Growth temperature-controlled Gilbert damping and anisotropies in PLD grown epitaxial Co2FeSi Heusler alloy thin film

Abstract

The utilization of spin rather than charge as a functional aspect in the electronic devices will result in an energy-efficient, thermally stable, and fast operation. Cobalt-based Heusler alloy Co2FeSi (CFS) offers excellent possibilities due to its high curie temperature, large spin polarization, and low Gilbert damping (α). Small damping makes the alloy fascinating for spin transfer torque magnetoresistive random-access memory (STT-MRAM) devices where a low α causes a low value of switching current. The present investigation explored the effect of deposition temperature on the chemical, structural and magnetic properties of the pulsed laser deposition grown single-crystal CFS film of thickness 50 nm on a lattice-matched (001) MgO substrate.
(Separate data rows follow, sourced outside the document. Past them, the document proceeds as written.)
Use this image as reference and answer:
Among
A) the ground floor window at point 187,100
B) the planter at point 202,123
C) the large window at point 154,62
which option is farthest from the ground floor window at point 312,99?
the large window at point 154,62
The XRD data suggest that Co site atomic ordering and overall film crystallinity improved with temperature, resulting in a minimal value of α obtained from ferromagnetic resonance (FMR) experiment in the film grown at 600°C. The azimuthal angular variation (φ) of FMR field data gives a fourfold anisotropy pattern that confirms the single-crystal CFS film epitaxially grown on the MgO substrate. Two in-plane anisotropies, namely cubic (four-fold) and uniaxial, were obtained in all the samples. This investigation is crucial in the fabrication of fast spintronics based memory and processing devices.